Upon release, many people who have done time in solitary have post-traumatic stress disorder and other psychological conditions caused by the trauma of isolation, Grassian said. Some become loners, easily overstimulated by people and noises.

Wright said traumatizing and abusing people will not help them change their behavior for the better.

"You treat them like an animal," he said. "You give them no therapy, you give no education, give no jobs, give no transitional services, no mental health treatment or therapy, no religious services — you give them nothing. And then you expect them to come out of that situation and comport themselves like John Q. Citizen."
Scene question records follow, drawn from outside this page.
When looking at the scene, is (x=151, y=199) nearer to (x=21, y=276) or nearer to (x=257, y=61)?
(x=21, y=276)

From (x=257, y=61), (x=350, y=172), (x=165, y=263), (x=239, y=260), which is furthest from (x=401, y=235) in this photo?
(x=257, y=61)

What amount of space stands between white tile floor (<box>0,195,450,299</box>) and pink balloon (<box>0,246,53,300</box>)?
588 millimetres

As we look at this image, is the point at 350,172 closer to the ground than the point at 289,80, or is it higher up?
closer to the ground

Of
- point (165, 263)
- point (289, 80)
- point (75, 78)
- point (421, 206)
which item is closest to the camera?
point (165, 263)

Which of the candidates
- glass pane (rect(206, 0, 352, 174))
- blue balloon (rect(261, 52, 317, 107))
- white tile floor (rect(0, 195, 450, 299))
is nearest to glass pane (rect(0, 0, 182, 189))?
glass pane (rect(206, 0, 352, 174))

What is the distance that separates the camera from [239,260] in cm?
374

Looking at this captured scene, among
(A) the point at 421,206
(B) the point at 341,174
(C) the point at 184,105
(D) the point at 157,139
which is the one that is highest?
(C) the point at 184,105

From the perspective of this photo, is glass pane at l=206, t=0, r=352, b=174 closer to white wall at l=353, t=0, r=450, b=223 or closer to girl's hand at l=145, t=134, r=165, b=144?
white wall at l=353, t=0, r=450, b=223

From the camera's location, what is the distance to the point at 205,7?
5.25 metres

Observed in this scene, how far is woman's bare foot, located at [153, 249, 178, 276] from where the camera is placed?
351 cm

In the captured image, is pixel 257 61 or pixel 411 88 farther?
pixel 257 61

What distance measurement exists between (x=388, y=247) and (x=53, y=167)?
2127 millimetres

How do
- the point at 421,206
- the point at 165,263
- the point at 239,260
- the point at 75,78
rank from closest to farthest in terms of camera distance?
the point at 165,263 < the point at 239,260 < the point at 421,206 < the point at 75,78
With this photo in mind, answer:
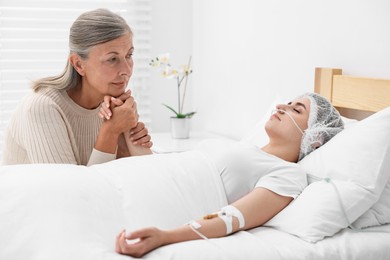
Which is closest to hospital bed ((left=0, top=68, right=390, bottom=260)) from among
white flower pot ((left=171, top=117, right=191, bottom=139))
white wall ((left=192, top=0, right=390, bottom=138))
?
white wall ((left=192, top=0, right=390, bottom=138))

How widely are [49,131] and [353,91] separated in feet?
3.81

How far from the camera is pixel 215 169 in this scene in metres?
1.81

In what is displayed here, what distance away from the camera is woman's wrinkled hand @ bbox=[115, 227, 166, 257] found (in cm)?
140

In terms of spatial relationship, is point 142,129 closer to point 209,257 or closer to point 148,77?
point 209,257

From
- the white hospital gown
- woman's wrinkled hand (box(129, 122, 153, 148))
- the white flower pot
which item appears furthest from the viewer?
the white flower pot

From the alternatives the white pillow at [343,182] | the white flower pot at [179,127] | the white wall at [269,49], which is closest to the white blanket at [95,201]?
the white pillow at [343,182]

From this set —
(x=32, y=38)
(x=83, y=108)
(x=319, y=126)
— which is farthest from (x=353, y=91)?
(x=32, y=38)

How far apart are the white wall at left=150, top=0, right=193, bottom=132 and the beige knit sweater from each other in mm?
1603

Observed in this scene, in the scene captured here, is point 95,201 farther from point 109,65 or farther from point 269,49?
point 269,49

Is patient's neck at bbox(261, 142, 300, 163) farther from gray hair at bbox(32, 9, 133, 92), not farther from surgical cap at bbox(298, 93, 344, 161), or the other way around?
gray hair at bbox(32, 9, 133, 92)

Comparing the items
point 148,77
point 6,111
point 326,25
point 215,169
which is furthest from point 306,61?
point 6,111

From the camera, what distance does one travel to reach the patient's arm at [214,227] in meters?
1.40

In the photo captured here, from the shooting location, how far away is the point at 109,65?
2.12 meters

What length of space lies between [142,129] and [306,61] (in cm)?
87
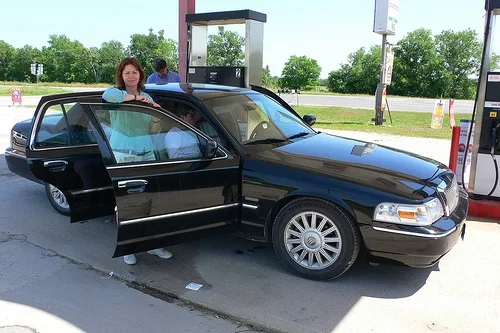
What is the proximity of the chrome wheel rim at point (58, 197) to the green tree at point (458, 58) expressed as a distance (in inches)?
2176

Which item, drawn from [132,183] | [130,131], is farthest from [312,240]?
[130,131]

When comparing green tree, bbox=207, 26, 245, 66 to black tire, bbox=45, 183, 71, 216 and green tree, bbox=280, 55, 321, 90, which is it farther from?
green tree, bbox=280, 55, 321, 90

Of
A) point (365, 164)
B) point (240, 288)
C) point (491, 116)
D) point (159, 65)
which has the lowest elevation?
point (240, 288)

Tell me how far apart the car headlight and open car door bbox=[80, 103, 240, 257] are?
4.10 ft

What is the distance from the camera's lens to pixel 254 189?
12.6ft

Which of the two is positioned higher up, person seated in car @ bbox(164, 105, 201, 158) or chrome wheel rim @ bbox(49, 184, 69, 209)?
person seated in car @ bbox(164, 105, 201, 158)

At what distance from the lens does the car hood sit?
3.53 meters

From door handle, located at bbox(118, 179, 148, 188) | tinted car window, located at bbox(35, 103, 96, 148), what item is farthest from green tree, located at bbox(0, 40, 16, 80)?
door handle, located at bbox(118, 179, 148, 188)

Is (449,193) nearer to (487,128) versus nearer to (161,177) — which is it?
(487,128)

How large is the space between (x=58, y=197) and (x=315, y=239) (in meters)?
3.45

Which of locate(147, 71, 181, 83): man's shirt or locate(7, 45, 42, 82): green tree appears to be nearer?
locate(147, 71, 181, 83): man's shirt

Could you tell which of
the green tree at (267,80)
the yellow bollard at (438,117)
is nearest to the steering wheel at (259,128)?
the yellow bollard at (438,117)

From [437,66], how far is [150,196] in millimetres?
61003

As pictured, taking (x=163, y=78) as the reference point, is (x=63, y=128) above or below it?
below
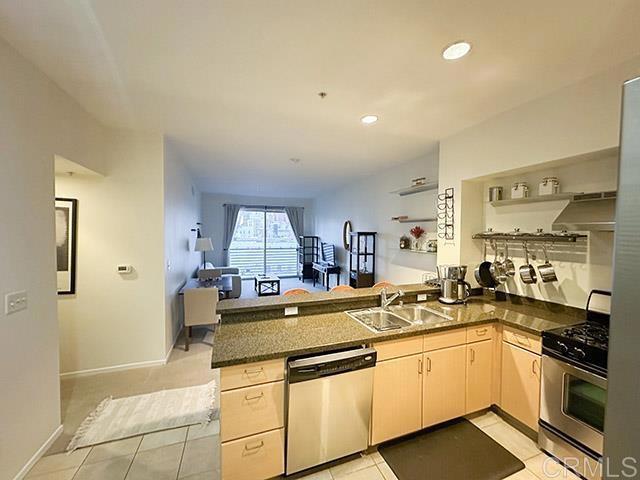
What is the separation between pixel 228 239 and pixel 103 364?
5565 millimetres

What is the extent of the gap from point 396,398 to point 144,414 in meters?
2.12

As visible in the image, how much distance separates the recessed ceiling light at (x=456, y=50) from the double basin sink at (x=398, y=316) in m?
1.86

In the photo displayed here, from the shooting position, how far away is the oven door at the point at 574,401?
64.6 inches

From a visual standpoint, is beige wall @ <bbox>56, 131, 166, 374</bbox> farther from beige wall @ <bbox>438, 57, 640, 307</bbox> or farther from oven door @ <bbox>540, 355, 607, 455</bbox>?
oven door @ <bbox>540, 355, 607, 455</bbox>

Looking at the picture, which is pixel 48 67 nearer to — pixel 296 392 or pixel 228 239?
pixel 296 392

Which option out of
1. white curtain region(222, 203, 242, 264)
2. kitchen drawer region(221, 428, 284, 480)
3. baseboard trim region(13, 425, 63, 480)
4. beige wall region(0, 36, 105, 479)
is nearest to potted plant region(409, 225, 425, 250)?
kitchen drawer region(221, 428, 284, 480)

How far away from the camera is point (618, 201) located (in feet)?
2.38

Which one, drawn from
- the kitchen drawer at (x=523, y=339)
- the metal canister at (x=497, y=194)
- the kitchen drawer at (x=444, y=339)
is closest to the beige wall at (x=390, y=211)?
the metal canister at (x=497, y=194)

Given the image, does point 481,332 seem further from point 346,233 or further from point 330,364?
point 346,233

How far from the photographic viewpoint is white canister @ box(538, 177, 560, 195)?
234 centimetres

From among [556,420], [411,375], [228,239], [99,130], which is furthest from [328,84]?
[228,239]

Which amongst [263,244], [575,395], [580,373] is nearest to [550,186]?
[580,373]

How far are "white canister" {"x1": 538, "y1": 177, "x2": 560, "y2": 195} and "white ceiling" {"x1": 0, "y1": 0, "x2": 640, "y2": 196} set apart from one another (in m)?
0.73

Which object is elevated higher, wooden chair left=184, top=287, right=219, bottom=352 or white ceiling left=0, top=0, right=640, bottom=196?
white ceiling left=0, top=0, right=640, bottom=196
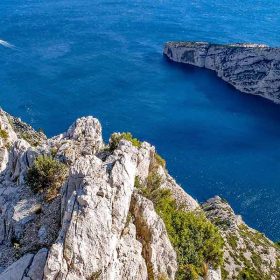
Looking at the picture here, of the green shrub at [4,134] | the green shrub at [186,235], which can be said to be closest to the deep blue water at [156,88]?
the green shrub at [186,235]

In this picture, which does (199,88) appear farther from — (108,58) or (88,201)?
(88,201)

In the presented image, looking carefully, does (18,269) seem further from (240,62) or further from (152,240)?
(240,62)

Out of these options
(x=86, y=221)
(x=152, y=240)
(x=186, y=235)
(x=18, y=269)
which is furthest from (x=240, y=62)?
(x=18, y=269)

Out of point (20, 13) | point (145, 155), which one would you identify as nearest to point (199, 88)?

Grassian said solitary does not make prisons safer for those inside. Nor does it increase safety for people on the outside, he said, and it costs taxpayers "a hell of a lot of money" for a punishment that ends up harming both the person who is incarcerated and their community.

"When you think you're getting tough on crime, you're really getting tough on the community," Grassian said.

Organizers said they hoped the HALT bill would curb the use of solitary in New York state. Grassian noted that the practice has been controversial for decades. In 1890, he said, the Supreme Court criticized the practice of solitary confinement in a case called In Re Medley.

In the court's majority opinion, Justice Samuel Miller called solitary confinement "painful" and noted that some people subjected to it killed themselves and that others emerged too traumatized to function in society.

"This is how far back it goes that we knew solitary confinement was toxic … we have come a long way downhill from there," Grassian said.

Wright and Pate said the fight to reduce solitary confinement in New York and elsewhere requires the whole community to pitch in.

"[Solitary confinement] is an abomination," Wright said. "And it's got to stop, and it's got to stop now."